Auto mode, a permissions option where Claude makes decisions on behalf of the user so longer tasks run with fewer interruptions, has been extended from Pro to Max users. The pitch is that auto mode is safer than skipping all permissions while still enabling long autonomous runs.
Cybersecurity Safeguards and the Cyber Verification Program
Opus 4.7 ships with safeguards that automatically detect and block requests indicating prohibited or high-risk cybersecurity uses. During training, Anthropic experimented with efforts to differentially reduce cyber capabilities, meaning Opus 4.7’s cyber ceiling is intentionally lower than Mythos Preview’s.
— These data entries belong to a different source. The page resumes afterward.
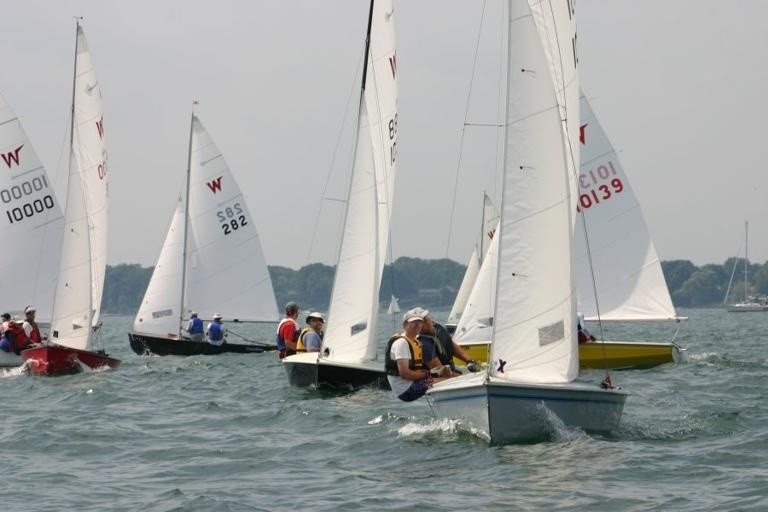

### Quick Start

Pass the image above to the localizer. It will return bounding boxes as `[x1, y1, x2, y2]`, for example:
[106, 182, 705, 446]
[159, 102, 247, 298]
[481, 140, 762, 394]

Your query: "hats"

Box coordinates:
[285, 301, 301, 312]
[24, 307, 37, 315]
[410, 306, 431, 319]
[0, 313, 11, 319]
[402, 312, 424, 322]
[191, 311, 197, 317]
[306, 312, 325, 324]
[212, 313, 223, 319]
For legitimate users, Anthropic launched a Cyber Verification Program for security professionals doing vulnerability research, penetration testing, and red-teaming. Real-world data from these safeguards will inform how Anthropic eventually releases Mythos-class models more broadly.
Safety and Alignment
Opus 4.7 shows a similar safety profile to Opus 4.6 overall. Honesty and resistance to prompt injection attacks improved. Some measures slipped modestly, notably a tendency to give overly detailed harm-reduction advice on controlled substances. Anthropic’s alignment assessment concluded the model is largely well-aligned and trustworthy, though not fully ideal. Mythos Preview still holds the crown as the best-aligned model according to Anthropic’s evaluations. The full Claude Opus 4.7 System Card has the complete breakdown.
Real-World Work Beyond Code
Opus 4.7 posts a state-of-the-art score on the Finance Agent evaluation and on GDPval-AA, a third-party evaluation of economically valuable knowledge work spanning finance, legal, and other domains. Harvey reported 90.9% on BigLaw Bench at high effort with noticeably smarter handling of ambiguous document editing tasks, including correctly distinguishing assignment provisions from change-of-control provisions. Databricks measured 21% fewer errors than Opus 4.6 on OfficeQA Pro document reasoning. Vercel went as far as calling it the best model in the world for building dashboards and data-rich interfaces.
Pricing and Availability
Pricing holds at $5 per million input tokens and $25 per million output tokens. Opus 4.7 is live today across all Claude products, the Claude API as claude-opus-4-7, Amazon Bedrock, Google Cloud Vertex AI, and Microsoft Foundry.
Thoughts
The most interesting thing about this release is not the benchmark deltas, which are strong but expected for a point-release. It is the behavioral shift. When a dozen independent companies describe the same model as opinionated, willing to push back, self-verifying, and honest about its limits, that is a different product category than “next version, slightly better.” That is a model optimized for being a collaborator rather than an autocomplete.
For solo builders running long agentic sessions, the loop resistance and long-horizon autonomy claims are the ones worth taking seriously. Genspark’s framing is sharp: a model that loops indefinitely on 1 in 18 queries wastes compute and blocks users. If Opus 4.7 genuinely closes that failure mode, the economics of overnight autonomous runs change meaningfully.
The vision jump is the sleeper feature. 3.75 megapixel support plus the XBOW acuity number suggests computer-use agents are about to get a lot more reliable at reading actual screens. Anyone building browser agents, automated QA, or visual data extraction pipelines should retest their stacks this week.
The instruction-following tightening is a real gotcha. Prompts written against Opus 4.6’s looser interpretation habits may produce surprising results when the model now takes every word literally. Teams with production prompt libraries should budget time for re-tuning rather than expecting a drop-in swap.
Finally, the strategic framing around Mythos Preview is worth noting. Anthropic is explicitly using Opus 4.7 as a safeguards testbed for eventually releasing more capable cyber-capable systems. That is an honest acknowledgment that capability and deployment readiness are separate problems, and it sets a template for how frontier releases may work going forward.